2) Umgang mit Arrays: Schreibe ein Programm, dass als Parameter mehrere Zahlen bekommt
(Aufrufen tut man es dann zB so: java MeinProgramm 23 1 12 93 18 5)

Das Programm soll folgendes auf dem Bildschirm ausgeben (Bsp):



> Die übergebene Liste von Zahlen war: 23 1 12 93 18 5
> Die Liste sortiert: 1 5 12 18 23 93
> Der kleinste Wert in der Liste: 1
> Der grösste Wert in der Liste: 93
> Der Durschnitt aller Zahlen in der Liste: 25.33



3) Umgang mit IO-Streams: Schreibe ein Programm, dass sich eine Zahl zwischen 1 und 10 ausdenkt. Der Benutzer
kann dann eine Zahl eingeben, und das Programm soll zurückgeben ob die Zahl korrekt erraten wurde.
Man hat 3 Versuche zum Erraten

Und wenn du das alles gemacht hast, noch etwas schweres:

4) GUI: Schreibe ein Programm, dass ein 10*10 Feld in einem Fenster anzeigt.
Die Felder sollen jeweils anklickbare JButtons sein. Das Programm versteckt einen Schatz
auf einem Feld, dann kann der User auf einzelne Felder klicken. Beim Klick auf ein Feld färbt sich dieses Feld
in einer Farbe: Blau, wenn der Schatz weiter als 3 Felder von dem geklickten Feld entfernt ist, rot wenn der
Schatz in der Nähe ist (<3 Felder Abstand), und Grün wenn der Schatz gefunden wurde.

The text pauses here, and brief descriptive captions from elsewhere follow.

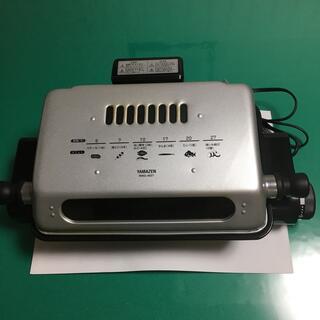 ヤマゼン(山善)の山善YAMAZEN 両面焼きワイドグリル MWG-4627(調理機器)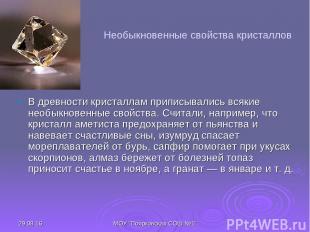 """* МОУ """"Поярковская СОШ №1"""" В древности кристаллам приписывались всякие необыкнов"""
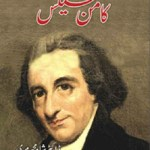 Common Sense By Thomas Paine Urdu Pdf Free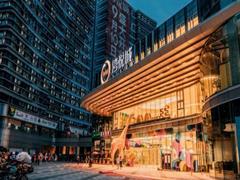 福建商业一周要闻:沃尔玛入福州17年首次关店 平潭老城区拍出11.63亿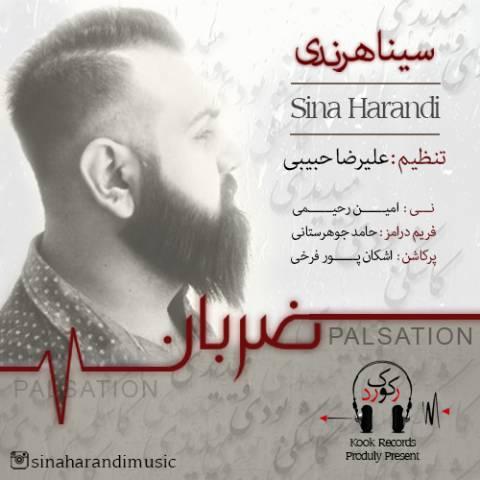143507729820915077sina harandi zaraban1 - دانلود آهنگ ضربان از سینا هرندی با لینک مستقیم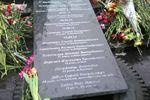 Сегодня станут известны детали конкурса на проект мемориала Небесной сотни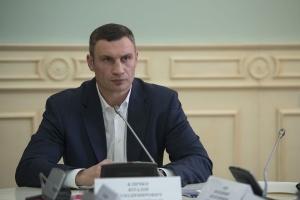 Кличко выступит на экономическом форуме в Давосе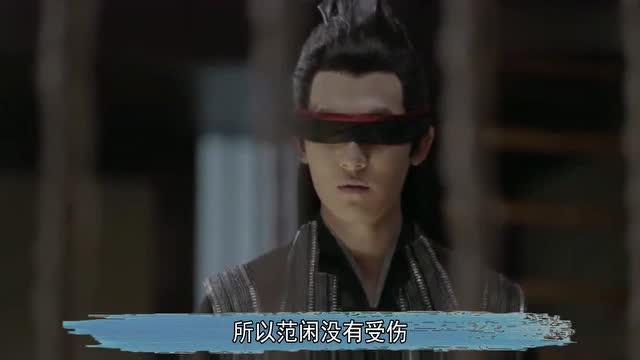 五竹的眼罩摘下过2次,五竹的黑布后面是什么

Ich kann dir gern noch tausend weitere Bsp und Anregungen geben, wenn du willst 
Und wenn davon etwas zu schwer ist, nicht verzweifeln. Du kannst dich ja melden wenn du irgendwo nicht weiterkommst.


----------



## Guest (30. Dez 2008)

Was benutzt Du denn für eine Programmierumgebung?? Ich nutze Eclipse 3.3.

Mich würde auch interessieren, wie lange Du dich schon mit Java beschäftigst.

Was Frustration angeht...da wirst Du noch oft so :shock:  vor deinem Monitor sitzen
oder auch so :autsch: . Aber wichtig ist :###  und nochmals  :### .

Wenn Du mit swing angefangen hast, wirst Du sehr viel und sehr lange damit beschäftig sein.

Gruß chris


----------



## TrioxX (30. Dez 2008)

> wenn du schon die Programme aus den Büchern tippst, dann versuch doch mal diese selbst
> umzugestalten oder nur einzelne Programmausschnitte anders gestalten.



Das ist ein guter Tip, den es in jeder Programmiersprache zu beachten gilt. Siehe PHP (in meinem Falle). Oder auch HTML (auch wenn es keine Programmiersprache ist, aber man lernt zu verstehen...).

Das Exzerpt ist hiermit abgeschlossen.